§ **任务 a**
根据网页节选，SensorService 与应用之间通过什么方式传送 sensor 数据？

§ **网页节选**
= = = =

这边再下去就是手机厂家自己实现的接口了，android的部分到此为止

4， SensorService如何将sensor数据给到应用

简单来讲，SensorService这边使用SensorEventConnection作为数据发送端，应用那边用SensorEventListerner作为数据接收端，通过unix socket传送数据，咱们可以分别从2端分析，

先从SensorService这边看下发送端，SensorService在构造后创建了一个线程threadLoop()一直不断运行，通过poll往hal层取sensor数据（该poll只是与linux c 标准函数poll()同名，且功能类似而以，不是调用了linux c标准的那个poll（）函数)，当没有sensor数据时就不断阻塞等待（该阻塞功能由HAL层实现），当有数据上来时，通过做一些处理和判断后发送给应用，

其中处理判断包括是否应该丢弃数据，保存数据到一个vector实现的缓存里边方便后面dump出来debug，是否是flush数据，是否要将数据给到融合sensor，应用是否已经关闭该sensor，应用是否已经进入idle等等。


//从SensorService::threadLoop()开始看，
bool SensorService::threadLoop() {
    ALOGD("nuSensorService thread starting...");
 
    // each virtual sensor could generate an event per "real" event, that's why we need to size
    // numEventMax much smaller than MAX_RECEIVE_BUFFER_EVENT_COUNT.  in practice, this is too
    // aggressive, but guaranteed to be enough.
    const size_t vcount = mSensors.getVirtualSensors().size();
    const size_t minBufferSize = SensorEventQueue::MAX_RECEIVE_BUFFER_EVENT_COUNT;
    const size_t numEventMax = minBufferSize / (1 + vcount);
    //为何要这么做,再解释一下,比如说这边有vcount个虚拟的 sensor跑在framework,
    //那么比较极端的情况下每从HAL取numEventMax个数据,这边vcount个sensor会各生成numEventMax个数据,
    //而mSensorEventBuffer 最多只能容纳 MAX_RECEIVE_BUFFER_EVENT_COUNT个数据,
    //所以 numEventMax = minBufferSize / (1 + vcount);
 
    SensorDevice& device(SensorDevice::getInstance());
 
    const int halVersion = device.getHalDeviceVersion();
    do {
        //通过SensorDevice往HAL层取数据, 若没有数据的时候就一直阻塞(这个由前面说的HAL层实现)
        //当有数据时该函数就会返回
        ssize_t count = device.poll(mSensorEventBuffer, numEventMax);
        if (count < 0) {
            ALOGE("sensor poll failed (%s)", strerror(-count));
            break;
 
        }
 
        // Reset sensors_event_t.flags to zero for all events in the buffer.

= = = =

§ **所给材料**
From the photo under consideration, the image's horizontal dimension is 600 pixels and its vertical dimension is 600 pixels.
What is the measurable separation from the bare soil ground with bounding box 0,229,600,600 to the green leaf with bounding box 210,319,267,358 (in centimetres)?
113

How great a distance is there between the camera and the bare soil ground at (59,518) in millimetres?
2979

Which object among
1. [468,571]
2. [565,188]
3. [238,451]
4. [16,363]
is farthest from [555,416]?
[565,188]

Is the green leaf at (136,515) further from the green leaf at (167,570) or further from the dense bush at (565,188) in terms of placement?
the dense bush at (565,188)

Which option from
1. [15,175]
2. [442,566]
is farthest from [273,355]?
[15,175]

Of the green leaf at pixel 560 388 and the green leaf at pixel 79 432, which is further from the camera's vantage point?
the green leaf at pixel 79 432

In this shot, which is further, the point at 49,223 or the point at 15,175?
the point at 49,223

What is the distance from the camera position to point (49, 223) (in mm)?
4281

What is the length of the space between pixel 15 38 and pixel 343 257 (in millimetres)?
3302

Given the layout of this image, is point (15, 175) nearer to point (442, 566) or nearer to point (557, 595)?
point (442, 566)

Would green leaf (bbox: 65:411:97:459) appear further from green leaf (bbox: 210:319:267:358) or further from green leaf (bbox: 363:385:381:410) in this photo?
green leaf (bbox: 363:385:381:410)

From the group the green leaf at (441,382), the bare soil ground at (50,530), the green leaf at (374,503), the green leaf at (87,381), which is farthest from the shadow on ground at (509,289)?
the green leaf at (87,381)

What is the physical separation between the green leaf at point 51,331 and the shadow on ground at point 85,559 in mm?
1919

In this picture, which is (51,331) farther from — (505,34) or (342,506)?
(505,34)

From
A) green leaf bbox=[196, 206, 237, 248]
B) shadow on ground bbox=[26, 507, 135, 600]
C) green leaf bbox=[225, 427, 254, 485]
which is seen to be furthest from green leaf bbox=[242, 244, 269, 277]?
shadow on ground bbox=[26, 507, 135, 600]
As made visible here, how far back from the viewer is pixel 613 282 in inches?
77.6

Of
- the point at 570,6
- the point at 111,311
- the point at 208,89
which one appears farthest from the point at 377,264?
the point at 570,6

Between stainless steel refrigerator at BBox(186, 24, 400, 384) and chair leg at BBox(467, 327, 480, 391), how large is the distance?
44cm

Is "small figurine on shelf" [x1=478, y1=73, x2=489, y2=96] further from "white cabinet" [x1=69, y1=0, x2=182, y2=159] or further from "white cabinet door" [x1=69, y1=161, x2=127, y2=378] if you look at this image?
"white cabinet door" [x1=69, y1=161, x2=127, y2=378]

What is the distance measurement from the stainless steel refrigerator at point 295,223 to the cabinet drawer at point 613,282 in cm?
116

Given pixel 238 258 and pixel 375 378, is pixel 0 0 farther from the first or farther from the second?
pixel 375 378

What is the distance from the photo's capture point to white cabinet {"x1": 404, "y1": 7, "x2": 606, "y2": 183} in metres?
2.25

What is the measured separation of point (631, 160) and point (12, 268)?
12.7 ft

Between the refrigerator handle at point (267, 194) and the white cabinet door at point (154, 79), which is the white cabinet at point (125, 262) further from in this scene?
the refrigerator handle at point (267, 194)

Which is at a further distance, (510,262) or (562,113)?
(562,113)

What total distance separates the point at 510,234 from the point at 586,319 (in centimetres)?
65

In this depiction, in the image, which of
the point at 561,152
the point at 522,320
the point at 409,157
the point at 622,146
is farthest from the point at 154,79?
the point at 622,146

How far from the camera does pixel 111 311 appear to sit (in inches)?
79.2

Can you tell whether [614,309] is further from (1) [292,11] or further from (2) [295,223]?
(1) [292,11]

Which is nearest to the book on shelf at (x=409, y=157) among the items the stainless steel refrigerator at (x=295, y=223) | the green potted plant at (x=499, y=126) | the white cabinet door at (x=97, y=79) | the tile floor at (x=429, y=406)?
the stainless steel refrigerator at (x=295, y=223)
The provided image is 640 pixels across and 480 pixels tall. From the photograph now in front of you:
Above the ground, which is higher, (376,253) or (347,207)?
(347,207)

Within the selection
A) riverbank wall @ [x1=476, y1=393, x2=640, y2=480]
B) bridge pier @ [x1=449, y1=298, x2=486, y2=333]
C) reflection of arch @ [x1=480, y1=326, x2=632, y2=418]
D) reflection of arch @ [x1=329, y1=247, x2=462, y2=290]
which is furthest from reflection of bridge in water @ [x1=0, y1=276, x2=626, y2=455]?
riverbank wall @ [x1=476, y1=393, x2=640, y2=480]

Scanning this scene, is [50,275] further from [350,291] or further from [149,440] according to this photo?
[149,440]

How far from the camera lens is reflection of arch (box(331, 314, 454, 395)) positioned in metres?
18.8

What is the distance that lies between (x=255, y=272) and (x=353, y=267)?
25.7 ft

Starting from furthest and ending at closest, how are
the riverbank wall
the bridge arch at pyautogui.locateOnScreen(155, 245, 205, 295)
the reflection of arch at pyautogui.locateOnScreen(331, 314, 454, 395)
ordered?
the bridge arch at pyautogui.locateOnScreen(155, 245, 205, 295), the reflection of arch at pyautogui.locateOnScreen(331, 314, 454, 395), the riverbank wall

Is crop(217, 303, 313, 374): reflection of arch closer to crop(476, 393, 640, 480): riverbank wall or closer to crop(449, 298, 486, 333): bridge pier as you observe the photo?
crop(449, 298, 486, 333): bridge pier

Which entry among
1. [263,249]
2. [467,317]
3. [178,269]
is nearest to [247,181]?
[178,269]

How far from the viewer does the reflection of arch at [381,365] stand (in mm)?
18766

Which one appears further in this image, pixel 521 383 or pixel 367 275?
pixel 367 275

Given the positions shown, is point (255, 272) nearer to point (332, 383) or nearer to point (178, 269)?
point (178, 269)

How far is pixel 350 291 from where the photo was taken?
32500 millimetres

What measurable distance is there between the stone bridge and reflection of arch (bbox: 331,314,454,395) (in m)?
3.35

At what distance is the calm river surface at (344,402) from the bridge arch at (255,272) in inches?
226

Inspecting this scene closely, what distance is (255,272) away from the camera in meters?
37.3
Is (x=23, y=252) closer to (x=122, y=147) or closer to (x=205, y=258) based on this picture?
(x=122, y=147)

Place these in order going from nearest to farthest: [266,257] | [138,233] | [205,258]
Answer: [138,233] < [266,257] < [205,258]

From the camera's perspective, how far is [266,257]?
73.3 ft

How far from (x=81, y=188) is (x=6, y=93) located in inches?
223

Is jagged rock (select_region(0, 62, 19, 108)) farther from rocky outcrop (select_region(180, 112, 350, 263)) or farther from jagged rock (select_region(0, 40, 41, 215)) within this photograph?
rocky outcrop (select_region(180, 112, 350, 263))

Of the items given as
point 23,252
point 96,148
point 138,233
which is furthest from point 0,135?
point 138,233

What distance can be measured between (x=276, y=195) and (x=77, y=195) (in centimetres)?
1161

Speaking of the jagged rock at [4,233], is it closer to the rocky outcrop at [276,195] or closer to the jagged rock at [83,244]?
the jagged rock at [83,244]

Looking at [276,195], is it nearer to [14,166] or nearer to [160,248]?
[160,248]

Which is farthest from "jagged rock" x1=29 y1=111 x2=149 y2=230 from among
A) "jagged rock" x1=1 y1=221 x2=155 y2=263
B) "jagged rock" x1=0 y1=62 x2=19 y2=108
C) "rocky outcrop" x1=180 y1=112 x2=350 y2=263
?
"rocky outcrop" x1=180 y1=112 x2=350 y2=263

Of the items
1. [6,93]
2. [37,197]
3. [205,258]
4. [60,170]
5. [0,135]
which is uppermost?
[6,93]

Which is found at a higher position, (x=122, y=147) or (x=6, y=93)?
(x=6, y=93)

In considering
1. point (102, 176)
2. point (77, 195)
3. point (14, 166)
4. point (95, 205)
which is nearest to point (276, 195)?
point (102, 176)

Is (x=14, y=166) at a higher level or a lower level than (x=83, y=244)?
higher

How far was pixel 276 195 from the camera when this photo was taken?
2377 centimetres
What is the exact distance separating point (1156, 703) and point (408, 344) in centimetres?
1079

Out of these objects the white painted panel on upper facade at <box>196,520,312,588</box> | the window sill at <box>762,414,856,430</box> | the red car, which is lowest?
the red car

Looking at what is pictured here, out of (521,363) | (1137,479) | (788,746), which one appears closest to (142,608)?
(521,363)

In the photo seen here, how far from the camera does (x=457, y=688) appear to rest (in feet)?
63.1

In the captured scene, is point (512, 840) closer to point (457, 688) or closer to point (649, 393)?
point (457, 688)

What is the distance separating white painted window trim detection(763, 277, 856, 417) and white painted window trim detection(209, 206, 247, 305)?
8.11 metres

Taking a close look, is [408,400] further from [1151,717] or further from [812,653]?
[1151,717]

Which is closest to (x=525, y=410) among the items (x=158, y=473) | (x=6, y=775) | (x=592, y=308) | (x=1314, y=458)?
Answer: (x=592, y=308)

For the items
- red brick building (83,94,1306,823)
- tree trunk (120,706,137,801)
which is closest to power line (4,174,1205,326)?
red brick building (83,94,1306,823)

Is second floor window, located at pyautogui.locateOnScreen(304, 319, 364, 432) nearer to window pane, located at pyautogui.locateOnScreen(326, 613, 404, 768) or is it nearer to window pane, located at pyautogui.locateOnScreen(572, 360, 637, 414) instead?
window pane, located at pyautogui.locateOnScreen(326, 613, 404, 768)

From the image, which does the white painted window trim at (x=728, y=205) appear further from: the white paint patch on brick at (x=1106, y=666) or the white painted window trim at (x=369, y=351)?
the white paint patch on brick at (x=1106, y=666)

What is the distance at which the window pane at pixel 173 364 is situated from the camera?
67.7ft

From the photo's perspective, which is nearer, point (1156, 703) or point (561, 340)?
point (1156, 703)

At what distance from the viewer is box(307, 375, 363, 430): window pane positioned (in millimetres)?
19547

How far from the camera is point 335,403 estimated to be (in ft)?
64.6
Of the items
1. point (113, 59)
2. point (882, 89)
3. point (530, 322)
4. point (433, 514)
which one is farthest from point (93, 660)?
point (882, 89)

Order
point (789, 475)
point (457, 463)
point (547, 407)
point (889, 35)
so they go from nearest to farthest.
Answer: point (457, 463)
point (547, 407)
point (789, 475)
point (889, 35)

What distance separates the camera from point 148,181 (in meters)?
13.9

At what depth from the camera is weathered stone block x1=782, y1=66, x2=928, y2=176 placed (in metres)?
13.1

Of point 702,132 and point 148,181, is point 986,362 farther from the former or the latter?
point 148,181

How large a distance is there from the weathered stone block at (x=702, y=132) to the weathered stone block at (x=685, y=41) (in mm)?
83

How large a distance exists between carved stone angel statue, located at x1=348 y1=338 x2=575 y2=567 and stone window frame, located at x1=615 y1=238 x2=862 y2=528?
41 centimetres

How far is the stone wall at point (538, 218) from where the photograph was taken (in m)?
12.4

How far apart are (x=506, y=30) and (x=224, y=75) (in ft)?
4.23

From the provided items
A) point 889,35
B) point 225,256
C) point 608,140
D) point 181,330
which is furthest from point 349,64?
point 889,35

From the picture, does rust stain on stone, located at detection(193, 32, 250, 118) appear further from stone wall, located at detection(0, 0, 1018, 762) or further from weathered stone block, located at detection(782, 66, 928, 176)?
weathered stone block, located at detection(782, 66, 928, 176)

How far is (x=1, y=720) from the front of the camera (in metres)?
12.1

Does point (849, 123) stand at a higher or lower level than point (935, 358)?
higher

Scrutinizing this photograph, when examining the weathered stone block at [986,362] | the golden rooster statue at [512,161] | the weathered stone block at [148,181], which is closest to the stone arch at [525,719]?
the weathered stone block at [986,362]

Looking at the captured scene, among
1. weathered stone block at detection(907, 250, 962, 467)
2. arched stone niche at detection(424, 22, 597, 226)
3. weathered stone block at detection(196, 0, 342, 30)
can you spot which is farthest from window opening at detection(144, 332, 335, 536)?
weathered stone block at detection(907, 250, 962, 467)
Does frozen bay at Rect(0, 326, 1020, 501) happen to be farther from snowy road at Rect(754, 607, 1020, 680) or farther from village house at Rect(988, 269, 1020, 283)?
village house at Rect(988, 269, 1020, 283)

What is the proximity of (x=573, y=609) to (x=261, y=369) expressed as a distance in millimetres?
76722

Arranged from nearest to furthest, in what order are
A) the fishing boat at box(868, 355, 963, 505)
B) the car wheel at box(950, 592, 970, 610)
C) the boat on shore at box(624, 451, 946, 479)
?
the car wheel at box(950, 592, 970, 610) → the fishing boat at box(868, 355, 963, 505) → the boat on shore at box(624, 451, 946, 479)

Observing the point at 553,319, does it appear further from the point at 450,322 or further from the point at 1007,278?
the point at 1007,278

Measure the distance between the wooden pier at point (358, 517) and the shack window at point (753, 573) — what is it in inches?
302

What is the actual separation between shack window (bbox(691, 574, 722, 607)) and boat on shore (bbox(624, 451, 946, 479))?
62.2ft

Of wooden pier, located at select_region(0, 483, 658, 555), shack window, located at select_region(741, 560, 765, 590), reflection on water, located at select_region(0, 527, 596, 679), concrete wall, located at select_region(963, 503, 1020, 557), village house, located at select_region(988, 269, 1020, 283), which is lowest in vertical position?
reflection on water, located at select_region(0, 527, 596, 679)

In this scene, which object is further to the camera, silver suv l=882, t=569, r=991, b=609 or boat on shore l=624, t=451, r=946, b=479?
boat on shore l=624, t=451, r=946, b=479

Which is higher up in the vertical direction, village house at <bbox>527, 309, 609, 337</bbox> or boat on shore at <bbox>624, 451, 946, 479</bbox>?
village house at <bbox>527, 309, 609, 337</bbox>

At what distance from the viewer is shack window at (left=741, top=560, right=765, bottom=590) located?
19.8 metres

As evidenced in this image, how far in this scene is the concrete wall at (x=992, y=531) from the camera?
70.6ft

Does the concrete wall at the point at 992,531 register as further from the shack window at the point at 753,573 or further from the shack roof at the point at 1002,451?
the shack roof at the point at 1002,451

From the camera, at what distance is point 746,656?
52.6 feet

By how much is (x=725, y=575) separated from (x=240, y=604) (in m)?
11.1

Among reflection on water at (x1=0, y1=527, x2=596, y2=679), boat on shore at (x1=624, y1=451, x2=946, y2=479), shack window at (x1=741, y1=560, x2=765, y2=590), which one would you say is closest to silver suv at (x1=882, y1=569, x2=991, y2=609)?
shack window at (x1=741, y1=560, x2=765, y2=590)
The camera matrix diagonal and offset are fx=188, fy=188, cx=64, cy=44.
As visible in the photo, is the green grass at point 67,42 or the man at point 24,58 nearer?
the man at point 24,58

= = = =

§ **任务 b**
把记录中从含有“From the camera, at”的那一行开始、到记录最后一行结束的各行转换为 JSON 字符串列表，每行对应一个字符串，空行不计入。

§ **最终结果 a**
通过 unix socket 传送数据。

§ **最终结果 b**
[
  "From the camera, at what distance is point 746,656?",
  "52.6 feet",
  "By how much is (x=725, y=575) separated from (x=240, y=604) (in m)?",
  "11.1",
  "Among reflection on water at (x1=0, y1=527, x2=596, y2=679), boat on shore at (x1=624, y1=451, x2=946, y2=479), shack window at (x1=741, y1=560, x2=765, y2=590), which one would you say is closest to silver suv at (x1=882, y1=569, x2=991, y2=609)?",
  "shack window at (x1=741, y1=560, x2=765, y2=590)",
  "The camera matrix diagonal and offset are fx=188, fy=188, cx=64, cy=44.",
  "As visible in the photo, is the green grass at point 67,42 or the man at point 24,58 nearer?",
  "the man at point 24,58"
]